What to do:
Gather the lines below that include the string "https", copying each in full.

(Given data begins)

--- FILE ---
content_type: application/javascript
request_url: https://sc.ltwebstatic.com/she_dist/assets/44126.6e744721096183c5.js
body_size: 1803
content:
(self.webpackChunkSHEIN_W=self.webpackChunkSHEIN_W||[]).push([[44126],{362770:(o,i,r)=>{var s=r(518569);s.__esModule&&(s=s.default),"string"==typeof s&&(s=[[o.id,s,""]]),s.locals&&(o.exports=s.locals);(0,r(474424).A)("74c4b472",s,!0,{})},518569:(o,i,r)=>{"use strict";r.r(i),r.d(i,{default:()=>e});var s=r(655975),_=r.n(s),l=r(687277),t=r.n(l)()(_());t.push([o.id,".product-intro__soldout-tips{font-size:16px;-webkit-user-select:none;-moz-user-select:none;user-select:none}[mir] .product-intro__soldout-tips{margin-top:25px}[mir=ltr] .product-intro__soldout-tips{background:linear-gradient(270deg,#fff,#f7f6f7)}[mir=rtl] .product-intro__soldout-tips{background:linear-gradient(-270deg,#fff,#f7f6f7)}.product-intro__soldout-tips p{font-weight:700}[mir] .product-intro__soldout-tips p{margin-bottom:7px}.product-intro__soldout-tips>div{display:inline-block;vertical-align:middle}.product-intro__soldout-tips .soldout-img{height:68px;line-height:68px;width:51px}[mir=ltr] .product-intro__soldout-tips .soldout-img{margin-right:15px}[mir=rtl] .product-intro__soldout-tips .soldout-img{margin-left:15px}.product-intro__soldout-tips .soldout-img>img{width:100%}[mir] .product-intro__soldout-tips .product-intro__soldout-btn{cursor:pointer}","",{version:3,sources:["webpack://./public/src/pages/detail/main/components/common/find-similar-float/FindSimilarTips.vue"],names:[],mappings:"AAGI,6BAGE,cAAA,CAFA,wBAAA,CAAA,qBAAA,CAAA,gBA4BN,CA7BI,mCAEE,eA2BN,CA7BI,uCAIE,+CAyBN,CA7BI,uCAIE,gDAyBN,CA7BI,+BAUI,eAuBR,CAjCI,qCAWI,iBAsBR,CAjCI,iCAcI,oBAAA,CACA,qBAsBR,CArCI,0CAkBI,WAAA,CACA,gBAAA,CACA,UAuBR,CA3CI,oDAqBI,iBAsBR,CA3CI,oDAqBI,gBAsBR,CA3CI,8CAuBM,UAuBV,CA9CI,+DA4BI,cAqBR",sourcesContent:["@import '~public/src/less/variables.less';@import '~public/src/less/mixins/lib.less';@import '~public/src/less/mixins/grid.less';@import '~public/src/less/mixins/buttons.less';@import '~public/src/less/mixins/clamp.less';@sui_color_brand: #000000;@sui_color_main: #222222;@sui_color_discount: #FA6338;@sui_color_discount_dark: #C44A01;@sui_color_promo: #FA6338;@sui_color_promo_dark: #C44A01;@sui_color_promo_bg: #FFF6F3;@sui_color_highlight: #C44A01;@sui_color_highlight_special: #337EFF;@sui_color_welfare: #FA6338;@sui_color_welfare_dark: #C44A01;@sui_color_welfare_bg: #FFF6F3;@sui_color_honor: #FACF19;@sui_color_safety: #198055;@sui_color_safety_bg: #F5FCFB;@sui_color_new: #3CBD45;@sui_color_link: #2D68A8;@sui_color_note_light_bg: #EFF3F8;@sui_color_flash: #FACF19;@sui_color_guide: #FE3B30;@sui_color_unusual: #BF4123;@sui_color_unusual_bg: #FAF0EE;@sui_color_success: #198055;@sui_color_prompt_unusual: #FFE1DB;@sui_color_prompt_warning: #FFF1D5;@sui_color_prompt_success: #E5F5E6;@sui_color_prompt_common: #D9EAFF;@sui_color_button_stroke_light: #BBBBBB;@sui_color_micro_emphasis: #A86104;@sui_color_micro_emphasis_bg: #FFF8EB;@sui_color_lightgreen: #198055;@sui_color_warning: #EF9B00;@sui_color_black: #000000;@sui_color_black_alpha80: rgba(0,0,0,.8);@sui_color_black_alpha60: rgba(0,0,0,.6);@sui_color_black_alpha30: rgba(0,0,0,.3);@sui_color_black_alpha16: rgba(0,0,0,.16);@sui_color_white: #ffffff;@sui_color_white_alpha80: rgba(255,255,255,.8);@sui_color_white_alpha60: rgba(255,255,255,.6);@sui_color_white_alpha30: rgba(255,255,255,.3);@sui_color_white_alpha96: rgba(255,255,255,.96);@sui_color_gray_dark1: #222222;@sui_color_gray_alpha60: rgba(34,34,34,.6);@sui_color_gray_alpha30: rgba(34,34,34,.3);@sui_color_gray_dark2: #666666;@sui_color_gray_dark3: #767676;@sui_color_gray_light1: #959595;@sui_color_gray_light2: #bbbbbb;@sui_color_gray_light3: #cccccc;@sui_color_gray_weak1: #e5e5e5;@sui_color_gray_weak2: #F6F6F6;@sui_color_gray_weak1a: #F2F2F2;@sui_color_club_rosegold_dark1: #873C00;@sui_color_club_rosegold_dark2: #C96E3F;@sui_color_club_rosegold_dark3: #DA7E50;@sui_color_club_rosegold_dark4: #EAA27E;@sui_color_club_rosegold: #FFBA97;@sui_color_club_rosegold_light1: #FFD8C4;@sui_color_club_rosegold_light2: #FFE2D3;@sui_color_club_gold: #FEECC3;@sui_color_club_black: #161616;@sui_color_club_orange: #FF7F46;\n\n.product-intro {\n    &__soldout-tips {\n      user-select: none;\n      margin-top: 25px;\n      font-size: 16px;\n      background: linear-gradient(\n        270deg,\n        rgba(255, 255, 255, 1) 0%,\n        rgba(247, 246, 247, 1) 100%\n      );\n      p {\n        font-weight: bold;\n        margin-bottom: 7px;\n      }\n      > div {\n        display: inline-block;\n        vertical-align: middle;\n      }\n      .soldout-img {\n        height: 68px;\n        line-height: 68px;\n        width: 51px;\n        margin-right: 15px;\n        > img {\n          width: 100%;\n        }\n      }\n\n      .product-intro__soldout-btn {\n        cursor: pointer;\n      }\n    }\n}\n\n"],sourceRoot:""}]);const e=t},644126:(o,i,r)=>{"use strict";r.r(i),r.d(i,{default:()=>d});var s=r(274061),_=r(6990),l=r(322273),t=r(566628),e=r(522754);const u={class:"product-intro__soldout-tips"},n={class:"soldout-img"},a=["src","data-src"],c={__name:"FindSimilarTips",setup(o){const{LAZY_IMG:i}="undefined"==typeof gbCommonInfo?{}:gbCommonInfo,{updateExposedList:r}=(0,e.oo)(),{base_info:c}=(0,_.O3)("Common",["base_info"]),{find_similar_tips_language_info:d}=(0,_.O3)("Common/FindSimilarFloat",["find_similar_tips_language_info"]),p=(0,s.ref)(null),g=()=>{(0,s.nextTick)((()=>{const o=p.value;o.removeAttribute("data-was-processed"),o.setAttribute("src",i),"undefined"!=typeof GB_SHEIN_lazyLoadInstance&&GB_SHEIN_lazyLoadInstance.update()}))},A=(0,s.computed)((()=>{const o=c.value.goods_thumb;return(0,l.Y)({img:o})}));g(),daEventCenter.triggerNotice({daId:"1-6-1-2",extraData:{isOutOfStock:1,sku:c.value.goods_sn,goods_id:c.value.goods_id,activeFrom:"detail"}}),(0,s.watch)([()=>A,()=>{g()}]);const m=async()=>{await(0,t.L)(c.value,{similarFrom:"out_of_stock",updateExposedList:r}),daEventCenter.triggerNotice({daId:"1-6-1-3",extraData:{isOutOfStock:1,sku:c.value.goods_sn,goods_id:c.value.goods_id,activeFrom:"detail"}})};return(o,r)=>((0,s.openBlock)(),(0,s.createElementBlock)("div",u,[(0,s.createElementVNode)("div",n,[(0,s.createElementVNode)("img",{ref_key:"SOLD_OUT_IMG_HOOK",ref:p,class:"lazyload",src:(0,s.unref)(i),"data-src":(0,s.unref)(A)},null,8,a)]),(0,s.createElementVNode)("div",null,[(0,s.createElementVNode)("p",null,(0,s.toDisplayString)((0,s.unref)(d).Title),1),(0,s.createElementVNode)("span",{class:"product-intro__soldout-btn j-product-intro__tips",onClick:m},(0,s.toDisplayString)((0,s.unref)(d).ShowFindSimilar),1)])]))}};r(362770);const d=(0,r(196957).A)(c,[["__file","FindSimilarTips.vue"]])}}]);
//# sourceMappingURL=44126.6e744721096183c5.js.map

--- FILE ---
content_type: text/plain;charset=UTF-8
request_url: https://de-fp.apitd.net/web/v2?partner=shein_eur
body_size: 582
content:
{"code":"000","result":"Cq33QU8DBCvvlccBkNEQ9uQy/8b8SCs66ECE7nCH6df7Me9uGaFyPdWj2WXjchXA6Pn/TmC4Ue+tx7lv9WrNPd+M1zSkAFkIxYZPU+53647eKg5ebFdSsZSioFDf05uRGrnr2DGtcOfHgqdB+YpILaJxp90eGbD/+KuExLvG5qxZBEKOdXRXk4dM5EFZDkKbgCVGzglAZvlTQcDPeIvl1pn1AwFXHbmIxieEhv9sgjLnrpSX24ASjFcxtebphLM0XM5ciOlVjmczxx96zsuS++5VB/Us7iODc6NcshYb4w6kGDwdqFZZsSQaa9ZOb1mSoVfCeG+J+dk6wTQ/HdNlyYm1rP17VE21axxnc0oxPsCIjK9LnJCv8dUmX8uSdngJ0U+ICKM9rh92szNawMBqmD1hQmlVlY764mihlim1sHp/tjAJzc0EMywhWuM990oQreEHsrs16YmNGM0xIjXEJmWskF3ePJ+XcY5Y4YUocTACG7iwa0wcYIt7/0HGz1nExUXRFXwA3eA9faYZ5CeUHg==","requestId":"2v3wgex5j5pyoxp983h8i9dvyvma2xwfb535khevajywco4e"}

(Given data ends)

Output below:
request_url: https://sc.ltwebstatic.com/she_dist/assets/44126.6e744721096183c5.js
request_url: https://de-fp.apitd.net/web/v2?partner=shein_eur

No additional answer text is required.